As for the medical exam, there are several clinics near POEA so I suggest going there after submitting your documents for evaluation.

ALSO one more important thing. MAKE SURE you have the company profile of your employer. They don’t include this in the official requirements but they do ask for it and you won’t be able to complete your application without it. I had to email my employer an hour before POEA closed, asking to send my the company profile asap…which is not really good for your nerves haha! It was a good thing my employer was able read my email immediately and was able to send me the company profile.

Anyway I was able to catch up before they closed and got my OEC. The whole process took me 2 business days. You can probably finish everything in 1 day if you have all the requirements and if you were able to attend the PDOS seminar in the afternoon. For Europe/North America I think the seminar usually starts at 8am and for Asia, 1pm.

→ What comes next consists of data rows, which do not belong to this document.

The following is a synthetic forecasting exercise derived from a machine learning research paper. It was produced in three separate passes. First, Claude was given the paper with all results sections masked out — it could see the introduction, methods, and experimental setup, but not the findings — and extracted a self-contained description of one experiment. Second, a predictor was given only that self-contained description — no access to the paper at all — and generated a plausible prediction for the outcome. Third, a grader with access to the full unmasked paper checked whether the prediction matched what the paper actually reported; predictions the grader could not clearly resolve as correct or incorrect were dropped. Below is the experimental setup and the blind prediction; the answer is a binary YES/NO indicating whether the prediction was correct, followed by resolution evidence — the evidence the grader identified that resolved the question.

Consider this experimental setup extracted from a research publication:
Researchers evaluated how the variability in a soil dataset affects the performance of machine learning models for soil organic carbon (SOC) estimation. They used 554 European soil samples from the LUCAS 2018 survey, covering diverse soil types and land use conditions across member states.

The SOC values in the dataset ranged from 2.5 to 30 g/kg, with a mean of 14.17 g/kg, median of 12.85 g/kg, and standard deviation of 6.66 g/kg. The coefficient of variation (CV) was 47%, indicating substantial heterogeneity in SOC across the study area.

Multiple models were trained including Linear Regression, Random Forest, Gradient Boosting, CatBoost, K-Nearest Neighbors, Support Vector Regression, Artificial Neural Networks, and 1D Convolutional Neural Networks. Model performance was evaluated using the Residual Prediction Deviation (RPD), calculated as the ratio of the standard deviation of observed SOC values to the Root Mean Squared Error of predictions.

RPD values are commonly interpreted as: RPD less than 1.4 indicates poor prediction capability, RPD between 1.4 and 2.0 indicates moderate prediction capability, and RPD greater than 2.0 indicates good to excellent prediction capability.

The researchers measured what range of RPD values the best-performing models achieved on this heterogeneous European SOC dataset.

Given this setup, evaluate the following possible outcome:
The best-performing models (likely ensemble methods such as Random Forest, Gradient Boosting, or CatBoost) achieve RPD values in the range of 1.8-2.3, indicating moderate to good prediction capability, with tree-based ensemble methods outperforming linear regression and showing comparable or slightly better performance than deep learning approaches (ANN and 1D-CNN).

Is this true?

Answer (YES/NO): NO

When you arrive at the airport, make sure you head over to the OFW counter and get your OEC validated. You are now exempted from travel tax and terminal fees at the airport. 8D

Getting your Japanese work visa

Getting a Japanese work visa is easy but time consuming (not to mention expensive!), so make sure you have enough time to process all your documents and everything will be easy peasy.

However if you are still looking for a job and want to get one before you land in Japan, I don’t think that’s possible unless you hold a passport to any of the countries allowed to have a working holiday visa in Japan.

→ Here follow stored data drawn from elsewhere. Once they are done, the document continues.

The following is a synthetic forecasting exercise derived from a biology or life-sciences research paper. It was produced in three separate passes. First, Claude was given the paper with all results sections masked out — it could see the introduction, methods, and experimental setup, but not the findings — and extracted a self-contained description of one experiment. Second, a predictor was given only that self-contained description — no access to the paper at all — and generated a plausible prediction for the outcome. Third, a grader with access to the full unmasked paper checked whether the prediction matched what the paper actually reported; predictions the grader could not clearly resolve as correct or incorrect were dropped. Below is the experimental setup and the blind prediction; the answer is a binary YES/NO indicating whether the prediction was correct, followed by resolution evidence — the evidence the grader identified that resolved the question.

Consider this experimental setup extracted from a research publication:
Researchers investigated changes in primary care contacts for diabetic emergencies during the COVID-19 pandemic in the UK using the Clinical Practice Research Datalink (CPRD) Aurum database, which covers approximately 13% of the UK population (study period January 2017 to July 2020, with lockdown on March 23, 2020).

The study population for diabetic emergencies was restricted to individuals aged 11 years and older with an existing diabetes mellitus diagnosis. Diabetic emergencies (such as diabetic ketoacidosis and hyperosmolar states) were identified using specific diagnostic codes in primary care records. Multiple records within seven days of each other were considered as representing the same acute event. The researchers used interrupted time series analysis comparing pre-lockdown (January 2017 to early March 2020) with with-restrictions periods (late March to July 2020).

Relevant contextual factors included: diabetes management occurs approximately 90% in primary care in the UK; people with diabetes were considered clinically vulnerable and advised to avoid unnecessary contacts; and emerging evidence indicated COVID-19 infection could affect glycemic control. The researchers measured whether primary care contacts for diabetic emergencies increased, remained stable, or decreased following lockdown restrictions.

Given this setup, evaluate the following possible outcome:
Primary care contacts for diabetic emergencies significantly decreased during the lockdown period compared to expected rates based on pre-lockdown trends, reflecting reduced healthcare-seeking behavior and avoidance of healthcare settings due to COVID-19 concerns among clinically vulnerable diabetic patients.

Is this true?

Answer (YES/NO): YES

In that case, don’t  come to me for answers as I have no experience with that. I am only sharing what happened to me and my application for the work visa.

CERTIFICATE OF ELIGIBILITY

So, first things first. Get the Certificate of Eligibility. Your employer in Japan will be the one to take care of this so just submit all of the requirements to them.

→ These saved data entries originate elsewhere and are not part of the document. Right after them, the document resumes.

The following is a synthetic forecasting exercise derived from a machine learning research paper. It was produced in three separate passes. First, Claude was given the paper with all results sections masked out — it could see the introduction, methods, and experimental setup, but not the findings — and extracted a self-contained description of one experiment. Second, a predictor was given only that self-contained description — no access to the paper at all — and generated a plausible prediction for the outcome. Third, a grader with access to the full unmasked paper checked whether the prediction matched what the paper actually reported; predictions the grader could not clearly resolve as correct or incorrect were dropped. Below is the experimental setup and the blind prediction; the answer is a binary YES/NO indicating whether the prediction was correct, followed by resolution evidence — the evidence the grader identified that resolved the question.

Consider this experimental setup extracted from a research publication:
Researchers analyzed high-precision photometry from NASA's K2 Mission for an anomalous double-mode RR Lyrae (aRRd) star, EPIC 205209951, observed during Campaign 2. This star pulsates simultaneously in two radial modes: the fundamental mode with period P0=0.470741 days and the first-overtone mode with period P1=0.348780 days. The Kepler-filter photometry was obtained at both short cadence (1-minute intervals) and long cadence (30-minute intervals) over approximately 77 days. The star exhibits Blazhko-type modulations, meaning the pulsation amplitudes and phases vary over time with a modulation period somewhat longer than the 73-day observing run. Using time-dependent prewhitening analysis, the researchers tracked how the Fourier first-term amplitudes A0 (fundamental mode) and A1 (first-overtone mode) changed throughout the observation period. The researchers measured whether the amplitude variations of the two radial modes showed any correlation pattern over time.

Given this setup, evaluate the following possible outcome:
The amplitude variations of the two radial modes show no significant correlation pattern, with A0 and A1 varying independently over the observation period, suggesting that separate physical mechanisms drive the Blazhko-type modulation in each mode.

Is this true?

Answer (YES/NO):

Certificate of Eligibility

Certificate of Eligibility (Courtesy of gogonihon.com)

Here are the requirements they asked from me:

1.) Certificate of Eligibility Application form that has been filled out

2.) Two ID pictures (4cm vertical 3 cm horizontal)

3.) A photocopy of my passport

4.) The signed contract

5.) An original copy of my diploma

They might ask you for several other documents that will prove to the Ministry of Justice that you are qualified for the work that you are applying for. Usually it takes 3 weeks to a few months for them to process everything.

While mine only took 2 weeks to process, I did read on the internet about several people waiting 3 months to 6 months for their CoE. So make sure that all of your documents are in order and that you are qualified for the job you are applying for. Just hope that they don’t ask for any additional documents as this will mean an even longer wait.

Now the CoE doesn’t guarantee you entrance to Japan. You have to get an entry visa at a Japanese Embassy or Consulate near you.  As well as any other document required by your country to have.

BE SURE to have your CoE stapled to your passport (after getting your visa) because you will still need that when you land.

VISA APPLICATION

The requirements for the visa are:

1.) Passport (Broken Lamination of the Photo part is not accepted)
(Must have signature and have at least 2 blank pages)

2.) Visa Application Form

3.) Photo (2×2 white background and must be pasted on the application form)

*EXEMPTION of birth certificate and marriage contract if the applicant has his/her passport (old or valid) with a used Japanese Visa*

4.) Birth Certificate
(Must be from NSO and issued within 1 year. If you don’t have one you can submit a birth certificate from the local civil registrar, baptismal certificate, school record (form 137) and school yearbook (if applicable)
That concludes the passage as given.